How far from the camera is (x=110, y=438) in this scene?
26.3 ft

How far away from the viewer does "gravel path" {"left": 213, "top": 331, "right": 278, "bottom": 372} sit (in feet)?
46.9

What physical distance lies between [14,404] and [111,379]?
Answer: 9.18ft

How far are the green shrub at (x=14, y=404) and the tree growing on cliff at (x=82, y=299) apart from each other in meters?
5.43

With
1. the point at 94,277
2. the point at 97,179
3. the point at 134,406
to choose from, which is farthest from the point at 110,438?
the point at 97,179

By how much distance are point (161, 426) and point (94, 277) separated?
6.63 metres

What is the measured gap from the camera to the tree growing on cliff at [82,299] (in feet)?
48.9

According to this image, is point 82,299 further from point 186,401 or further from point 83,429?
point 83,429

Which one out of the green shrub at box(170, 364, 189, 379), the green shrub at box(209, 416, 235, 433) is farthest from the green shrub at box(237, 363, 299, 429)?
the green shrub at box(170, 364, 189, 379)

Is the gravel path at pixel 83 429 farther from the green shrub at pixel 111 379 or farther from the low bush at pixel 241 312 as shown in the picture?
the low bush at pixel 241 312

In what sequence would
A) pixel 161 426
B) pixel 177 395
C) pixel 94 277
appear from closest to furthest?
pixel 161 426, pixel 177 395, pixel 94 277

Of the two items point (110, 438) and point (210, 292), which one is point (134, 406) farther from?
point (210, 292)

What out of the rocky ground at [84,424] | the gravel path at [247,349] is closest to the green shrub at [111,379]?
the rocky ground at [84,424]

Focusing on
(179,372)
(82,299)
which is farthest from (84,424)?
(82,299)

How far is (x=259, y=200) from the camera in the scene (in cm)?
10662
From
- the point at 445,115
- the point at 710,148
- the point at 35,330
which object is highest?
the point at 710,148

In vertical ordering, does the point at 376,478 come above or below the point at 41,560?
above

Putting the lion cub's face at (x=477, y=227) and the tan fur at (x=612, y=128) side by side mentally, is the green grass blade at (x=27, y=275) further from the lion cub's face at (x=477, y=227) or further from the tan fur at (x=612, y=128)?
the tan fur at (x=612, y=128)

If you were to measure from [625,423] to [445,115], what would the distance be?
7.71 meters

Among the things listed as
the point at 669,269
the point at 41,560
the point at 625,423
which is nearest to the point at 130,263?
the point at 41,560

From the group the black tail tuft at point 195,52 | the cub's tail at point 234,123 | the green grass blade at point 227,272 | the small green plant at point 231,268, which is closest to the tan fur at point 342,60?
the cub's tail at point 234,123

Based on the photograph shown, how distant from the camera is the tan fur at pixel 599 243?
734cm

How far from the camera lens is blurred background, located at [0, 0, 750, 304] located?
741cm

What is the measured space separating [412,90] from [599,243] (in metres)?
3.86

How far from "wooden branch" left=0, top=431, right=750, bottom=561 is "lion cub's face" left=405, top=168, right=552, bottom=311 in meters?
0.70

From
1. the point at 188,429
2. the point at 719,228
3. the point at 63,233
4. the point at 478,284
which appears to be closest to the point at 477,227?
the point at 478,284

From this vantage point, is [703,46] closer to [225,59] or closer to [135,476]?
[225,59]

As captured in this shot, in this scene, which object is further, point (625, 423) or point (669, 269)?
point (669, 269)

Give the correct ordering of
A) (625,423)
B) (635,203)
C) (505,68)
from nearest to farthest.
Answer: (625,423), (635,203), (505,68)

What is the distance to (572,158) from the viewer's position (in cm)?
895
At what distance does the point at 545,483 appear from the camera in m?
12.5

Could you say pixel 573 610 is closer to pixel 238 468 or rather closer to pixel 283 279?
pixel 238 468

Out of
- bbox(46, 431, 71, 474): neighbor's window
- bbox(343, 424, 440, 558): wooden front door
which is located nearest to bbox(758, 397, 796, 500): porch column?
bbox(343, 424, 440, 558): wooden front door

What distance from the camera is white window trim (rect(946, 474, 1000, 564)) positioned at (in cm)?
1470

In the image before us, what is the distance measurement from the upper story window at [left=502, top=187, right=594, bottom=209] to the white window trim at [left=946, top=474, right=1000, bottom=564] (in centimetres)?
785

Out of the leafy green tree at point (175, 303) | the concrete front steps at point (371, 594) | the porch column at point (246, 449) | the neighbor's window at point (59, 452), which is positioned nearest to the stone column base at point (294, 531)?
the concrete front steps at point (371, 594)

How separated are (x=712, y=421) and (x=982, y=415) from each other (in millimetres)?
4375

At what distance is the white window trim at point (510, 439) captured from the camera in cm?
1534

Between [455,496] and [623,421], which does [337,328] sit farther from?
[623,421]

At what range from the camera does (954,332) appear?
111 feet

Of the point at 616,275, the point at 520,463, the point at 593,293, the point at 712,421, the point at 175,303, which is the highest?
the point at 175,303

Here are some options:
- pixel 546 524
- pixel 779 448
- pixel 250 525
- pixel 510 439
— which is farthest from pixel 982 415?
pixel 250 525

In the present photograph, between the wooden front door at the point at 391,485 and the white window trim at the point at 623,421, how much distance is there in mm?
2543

_Compito assegnato_.
Restituisci tutte le voci qui sopra riga per riga, senza cambiare niente.

_Risposta finale_.
How far from the camera is (x=110, y=438) in this scene?
26.3 ft

How far away from the viewer does "gravel path" {"left": 213, "top": 331, "right": 278, "bottom": 372} sit (in feet)?
46.9

What physical distance lies between [14,404] and [111,379]?
Answer: 9.18ft

How far are the green shrub at (x=14, y=404) and the tree growing on cliff at (x=82, y=299) apart from each other in meters?
5.43

With
1. the point at 94,277
2. the point at 97,179
3. the point at 134,406
to choose from, which is farthest from the point at 110,438?
the point at 97,179

By how much distance are point (161, 426) and point (94, 277) separated?
6.63 metres

What is the measured gap from the camera to the tree growing on cliff at [82,299] (in feet)?
48.9

According to this image, is point 82,299 further from point 186,401 or further from point 83,429?
point 83,429

Which one out of the green shrub at box(170, 364, 189, 379), the green shrub at box(209, 416, 235, 433) is farthest from the green shrub at box(237, 363, 299, 429)?
the green shrub at box(170, 364, 189, 379)

Is the gravel path at pixel 83 429 farther from the green shrub at pixel 111 379 or farther from the low bush at pixel 241 312 as shown in the picture?
the low bush at pixel 241 312

In what sequence would
A) pixel 161 426
B) pixel 177 395
C) pixel 94 277
appear from closest to furthest?
pixel 161 426, pixel 177 395, pixel 94 277

Of the two items point (110, 438) and point (210, 292), which one is point (134, 406) farther from?
point (210, 292)

What out of the rocky ground at [84,424] | the gravel path at [247,349] is closest to the green shrub at [111,379]?
the rocky ground at [84,424]

Focusing on
(179,372)
(82,299)
which is farthest from (84,424)?
(82,299)

How far is (x=259, y=200) from the camera in the scene (in cm)?
10662
From
- the point at 445,115
- the point at 710,148
- the point at 35,330
which object is highest?
the point at 710,148

In vertical ordering, does the point at 376,478 come above or below the point at 41,560?
above

Putting the lion cub's face at (x=477, y=227) and the tan fur at (x=612, y=128) side by side mentally, is the green grass blade at (x=27, y=275) further from the lion cub's face at (x=477, y=227) or further from the tan fur at (x=612, y=128)?
the tan fur at (x=612, y=128)

If you were to measure from [625,423] to [445,115], what would the distance be?
7.71 meters

Among the things listed as
the point at 669,269
the point at 41,560
the point at 625,423
which is nearest to the point at 130,263?
the point at 41,560

From the group the black tail tuft at point 195,52 | the cub's tail at point 234,123 | the green grass blade at point 227,272 | the small green plant at point 231,268, which is closest to the tan fur at point 342,60?
the cub's tail at point 234,123

Based on the photograph shown, how distant from the camera is the tan fur at pixel 599 243?
734cm

How far from the camera lens is blurred background, located at [0, 0, 750, 304] located?
741cm

What is the measured space separating [412,90] from [599,243] (in metres)?
3.86

How far from "wooden branch" left=0, top=431, right=750, bottom=561 is "lion cub's face" left=405, top=168, right=552, bottom=311 in meters?
0.70

From
1. the point at 188,429
2. the point at 719,228
3. the point at 63,233
4. the point at 478,284
which appears to be closest to the point at 477,227?
the point at 478,284

From this vantage point, is [703,46] closer to [225,59] or closer to [135,476]?
[225,59]

As captured in this shot, in this scene, which object is further, point (625, 423) or point (669, 269)?
point (669, 269)

Give the correct ordering of
A) (625,423)
B) (635,203)
C) (505,68)
from nearest to farthest.
Answer: (625,423), (635,203), (505,68)

What is the distance to (572,158) from the viewer's position (in cm)?
895
At what distance does the point at 545,483 appear from the camera in m?
12.5

Could you say pixel 573 610 is closer to pixel 238 468 or rather closer to pixel 283 279?
pixel 238 468

Out of
- bbox(46, 431, 71, 474): neighbor's window
- bbox(343, 424, 440, 558): wooden front door
which is located nearest to bbox(758, 397, 796, 500): porch column?
bbox(343, 424, 440, 558): wooden front door

What distance from the camera is white window trim (rect(946, 474, 1000, 564)) positioned at (in cm)?
1470

In the image before us, what is the distance measurement from the upper story window at [left=502, top=187, right=594, bottom=209] to the white window trim at [left=946, top=474, right=1000, bottom=564] (in centimetres)?
785

Out of the leafy green tree at point (175, 303) | the concrete front steps at point (371, 594) | the porch column at point (246, 449) | the neighbor's window at point (59, 452), which is positioned nearest to the stone column base at point (294, 531)?
the concrete front steps at point (371, 594)

How separated are (x=712, y=421) and (x=982, y=415) from each other (in millimetres)?
4375

At what distance is the white window trim at point (510, 439) captured from the camera in cm?
1534

Between [455,496] and [623,421], which does [337,328] sit farther from?
[623,421]

At what range from the camera does (954,332) appear?
111 feet

Of the point at 616,275, the point at 520,463, the point at 593,293, the point at 712,421, the point at 175,303, which is the highest?
the point at 175,303

Here are some options:
- pixel 546 524
- pixel 779 448
- pixel 250 525
- pixel 510 439
— which is farthest from pixel 982 415?
pixel 250 525

In the present photograph, between the wooden front door at the point at 391,485 and the white window trim at the point at 623,421, how much distance is there in mm?
2543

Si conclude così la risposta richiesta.